# Evaluate arbitrage opportunities

In [1]:
from typing import List
import os
import glob
import tarfile
import bz2
import betfairlightweight
from betfairlightweight import filters
import pandas as pd
import numpy as np
import datetime
import json
from unittest.mock import patch
import matplotlib.pyplot as plt
from typing import Tuple, List, Dict

In [2]:
%matplotlib inline

In [3]:
# Change this certs path to wherever you're storing your certificates
certs_path = '/Users/guillaume_baquiast/Documents/tmp'

# Change these login details to your own
my_username = "your_email"
my_password = "your_password"
my_app_key = "your_app_key"

trading = betfairlightweight.APIClient(username=my_username,
                                       password=my_password,
                                       app_key=my_app_key,
                                       certs=certs_path)

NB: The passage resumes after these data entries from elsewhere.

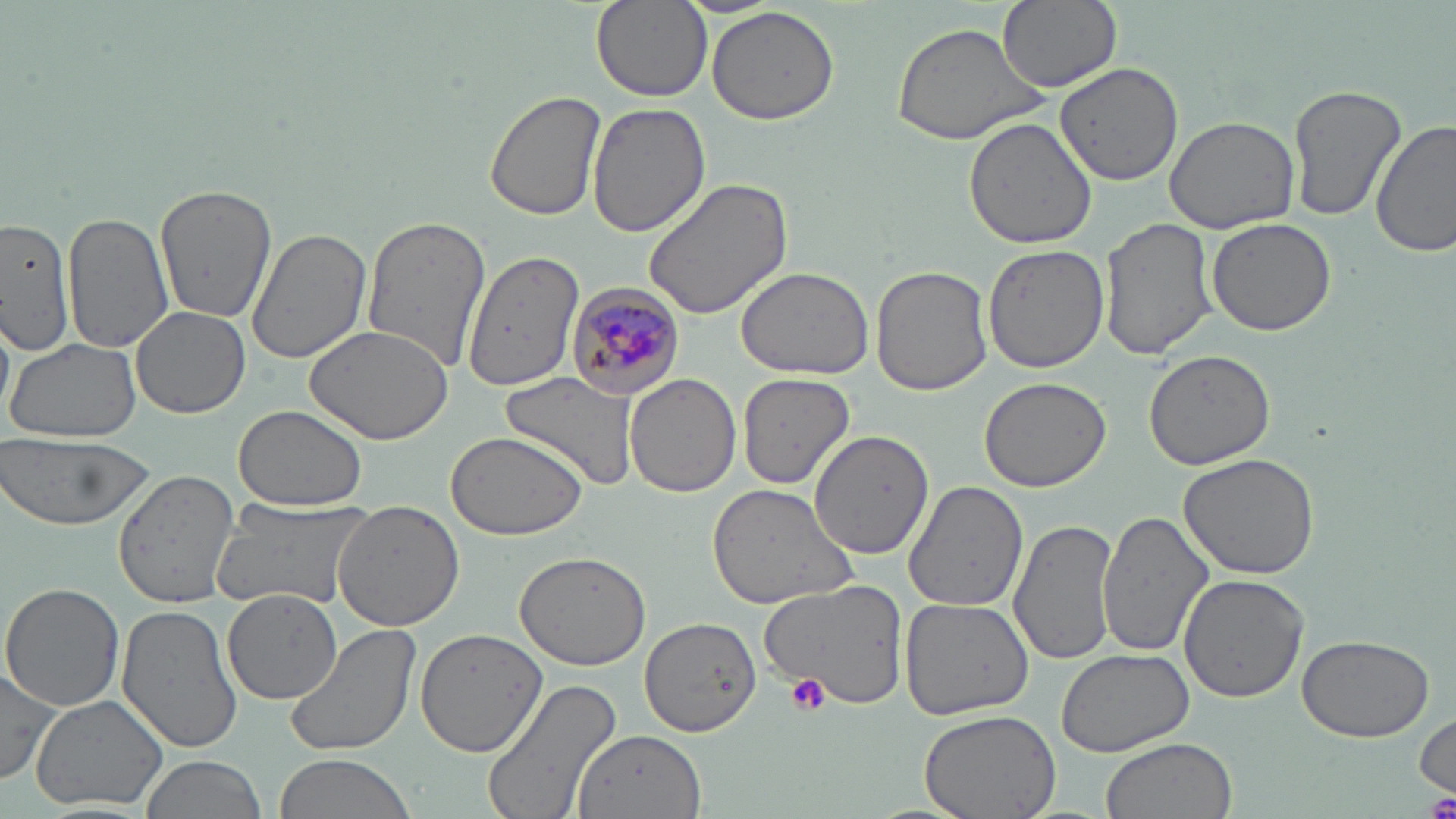
slide_level_diagnosis: Plasmodium malariae
uninfected_red_blood_cell_locations: 'approximate bounding boxes as (x1,y1)-(x2,y2) corner pairs in pixels: (590,0)-(711,102), (997,0)-(1121,91), (705,5)-(843,128), (889,20)-(1052,148), (1055,61)-(1183,186), (1287,84)-(1404,225), (485,90)-(603,222), (587,100)-(710,236), (962,115)-(1097,251), (1164,116)-(1300,235), (1371,119)-(1455,260), (641,176)-(794,321), (152,182)-(277,326), (63,213)-(172,358), (1098,214)-(1217,361), (360,215)-(492,373), (0,216)-(75,356), (1206,216)-(1336,336), (246,228)-(371,365), (985,243)-(1107,372), (461,244)-(580,402), (735,265)-(877,380), (872,265)-(994,395), (132,306)-(249,418), (304,326)-(453,442), (6,337)-(142,443), (1143,349)-(1277,469), (501,371)-(639,489), (738,372)-(857,491), (625,374)-(740,497), (979,377)-(1111,492), (233,404)-(368,513), (810,428)-(933,558), (445,430)-(587,540), (0,433)-(154,532), (1177,449)-(1321,579), (113,467)-(240,609), (905,480)-(1030,613), (707,483)-(861,611), (212,496)-(374,614), (332,499)-(467,631), (1096,506)-(1217,658), (1011,518)-(1121,667), (514,551)-(652,671), (1177,573)-(1308,703), (755,581)-(908,704), (2,582)-(125,713), (222,590)-(345,706), (899,596)-(1034,720), (116,603)-(242,754), (640,616)-(763,736), (283,622)-(421,759), (414,628)-(545,758), (1298,634)-(1434,742), (1056,648)-(1194,758), (0,663)-(62,788), (481,675)-(623,819), (31,694)-(169,812), (917,706)-(1062,819), (1414,710)-(1454,800), (573,727)-(707,819), (1100,738)-(1237,819), (273,754)-(416,819), (139,755)-(265,819)'
image_size: 1456×819 pixels
stain: May-Grünwald-Giemsa
modality: light microscopy
plasmodium_malariae_infected_red_blood_cell_locations: 'approximate bounding boxes as (x1,y1)-(x2,y2) corner pairs in pixels: (565,280)-(688,399)'
field_of_view: one of a larger specimen
magnification: 1000x
preparation: thin blood smear
platelet_locations: 'approximate bounding boxes as (x1,y1)-(x2,y2) corner pairs in pixels: (786,673)-(829,715), (1422,792)-(1456,819)'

listener = betfairlightweight.StreamListener(max_latency=None)


In [4]:
# loading from tar and extracting files
def load_markets(file_paths: List[str]):
    for file_path in file_paths:
        if os.path.isdir(file_path):
            for path in glob.iglob(file_path + '**/**/*.bz2', recursive=True):
                f = bz2.BZ2File(path, 'rb')
                yield f
                f.close()
        elif os.path.isfile(file_path):
            ext = os.path.splitext(file_path)[1]
            # iterate through a tar archive
            if ext == '.tar':
                with tarfile.TarFile(file_path) as archive:
                    for file in archive:
                        yield bz2.open(archive.extractfile(file))
            # or a zip archive
            elif ext == '.zip':
                with zipfile.ZipFile(file_path) as archive:
                    for file in archive.namelist():
                        yield bz2.open(archive.open(file))

    return None

In [5]:
def plot_proba_through_time(
    df_game: pd.DataFrame,
    df_game_filter: pd.Series = None,
    date_time_start_game: str = None,
    x_lim_hours_start_game: Tuple = (5, 2),
    y_lim: Tuple = (0, 1.1),
    title: str = None,
    plot_game_time_limits: bool = True,
    goal_times: List = [],
    arbitrage_bound: int = None,
):
    xlim = None
    if x_lim_hours_start_game:
        xlim = (
            np.datetime64(date_time_start_game) - np.timedelta64(x_lim_hours_start_game[0], 'h'),
            np.datetime64(date_time_start_game) + np.timedelta64(x_lim_hours_start_game[1], 'h'),
        )

    if df_game_filter is None:
        df_game_filter = [True] * df_game.shape[0]
    
    df_game[df_game_filter].plot(
        x="publish_time",
        y="proba",
        xlim=xlim,
        ylim=y_lim,
        figsize=(15, 7)
    )

    if plot_game_time_limits:
        plt.axvline(x=np.datetime64(date_time_start_game), color="orange", label="game_in")
        plt.axvline(x=np.datetime64(date_time_start_game) + np.timedelta64(45+15+45, 'm'), color="orange")


    if goal_times:
        for goal_time in goal_times:
            if goal_time > 45:
                goal_time += 15
            plt.axvline(x=np.datetime64(date_time_start_game) + np.timedelta64(goal_time, 'm'), color="grey",
                        linestyle="--")

    if arbitrage_bound:
        plt.axhline(y=1, color="red")
        plt.axhline(y=1-arbitrage_bound, color="red", linestyle="--")
        plt.axhline(y=1+arbitrage_bound, color="red", linestyle="--")

    plt.legend()
    plt.title(title)
    plt.show()

# Load metadata

In [6]:
df_metadata = pd.read_csv("/Users/guillaume_baquiast/Documents/tmp/champions_league_metadata.csv")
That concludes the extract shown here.